The answer must be a single number, namely how many lines in the entries below contain the string "burst".

- - - -

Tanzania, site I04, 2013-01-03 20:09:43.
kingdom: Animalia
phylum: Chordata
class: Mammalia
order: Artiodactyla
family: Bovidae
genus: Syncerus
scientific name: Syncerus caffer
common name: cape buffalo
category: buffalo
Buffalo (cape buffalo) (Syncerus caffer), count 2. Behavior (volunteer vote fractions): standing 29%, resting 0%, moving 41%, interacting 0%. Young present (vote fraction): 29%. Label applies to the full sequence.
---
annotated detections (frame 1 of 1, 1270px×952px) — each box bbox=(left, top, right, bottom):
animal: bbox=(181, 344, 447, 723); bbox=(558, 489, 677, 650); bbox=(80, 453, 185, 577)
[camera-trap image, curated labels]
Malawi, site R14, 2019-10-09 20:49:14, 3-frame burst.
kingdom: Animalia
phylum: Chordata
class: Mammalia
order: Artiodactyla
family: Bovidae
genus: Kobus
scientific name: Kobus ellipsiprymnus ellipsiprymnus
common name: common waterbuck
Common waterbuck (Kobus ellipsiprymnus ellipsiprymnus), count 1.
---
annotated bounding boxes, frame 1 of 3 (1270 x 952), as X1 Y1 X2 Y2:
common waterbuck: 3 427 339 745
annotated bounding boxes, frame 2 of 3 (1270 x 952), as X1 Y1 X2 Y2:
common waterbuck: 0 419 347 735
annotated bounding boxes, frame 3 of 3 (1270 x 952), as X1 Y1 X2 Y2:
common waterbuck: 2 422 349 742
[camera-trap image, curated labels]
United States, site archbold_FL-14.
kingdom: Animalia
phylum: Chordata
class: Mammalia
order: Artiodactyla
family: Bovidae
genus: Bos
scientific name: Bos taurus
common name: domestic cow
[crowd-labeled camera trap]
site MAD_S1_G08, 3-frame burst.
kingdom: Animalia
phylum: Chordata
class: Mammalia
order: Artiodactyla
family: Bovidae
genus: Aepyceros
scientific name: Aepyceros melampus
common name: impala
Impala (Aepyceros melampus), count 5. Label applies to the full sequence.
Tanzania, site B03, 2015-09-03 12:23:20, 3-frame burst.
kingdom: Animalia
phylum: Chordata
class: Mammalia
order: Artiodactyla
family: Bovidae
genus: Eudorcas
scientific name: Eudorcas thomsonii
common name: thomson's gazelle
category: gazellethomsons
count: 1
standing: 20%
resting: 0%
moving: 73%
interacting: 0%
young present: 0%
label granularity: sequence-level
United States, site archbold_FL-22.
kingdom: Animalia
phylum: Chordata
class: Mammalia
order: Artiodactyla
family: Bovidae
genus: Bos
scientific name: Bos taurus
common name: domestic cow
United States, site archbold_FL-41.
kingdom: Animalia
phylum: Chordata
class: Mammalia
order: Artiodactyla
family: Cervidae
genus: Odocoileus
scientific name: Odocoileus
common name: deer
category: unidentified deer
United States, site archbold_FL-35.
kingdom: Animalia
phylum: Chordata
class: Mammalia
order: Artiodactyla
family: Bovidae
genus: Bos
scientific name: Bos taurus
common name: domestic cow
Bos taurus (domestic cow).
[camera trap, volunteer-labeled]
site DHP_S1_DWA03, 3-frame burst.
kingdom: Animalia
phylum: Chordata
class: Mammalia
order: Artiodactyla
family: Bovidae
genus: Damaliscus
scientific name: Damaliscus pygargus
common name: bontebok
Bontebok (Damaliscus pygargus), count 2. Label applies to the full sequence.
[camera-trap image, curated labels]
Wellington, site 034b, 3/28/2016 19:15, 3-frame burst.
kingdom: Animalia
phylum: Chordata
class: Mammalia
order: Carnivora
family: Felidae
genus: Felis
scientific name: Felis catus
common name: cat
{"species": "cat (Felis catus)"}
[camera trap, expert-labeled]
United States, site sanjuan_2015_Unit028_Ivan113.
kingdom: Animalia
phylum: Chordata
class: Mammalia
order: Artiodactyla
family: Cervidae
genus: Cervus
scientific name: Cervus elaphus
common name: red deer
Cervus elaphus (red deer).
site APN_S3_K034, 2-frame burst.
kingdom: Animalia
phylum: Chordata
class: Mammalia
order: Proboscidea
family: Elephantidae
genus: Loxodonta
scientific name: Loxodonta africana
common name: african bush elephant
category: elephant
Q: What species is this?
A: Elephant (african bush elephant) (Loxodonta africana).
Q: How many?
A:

- - - -

● **PROBLEM SOLUTION**:
6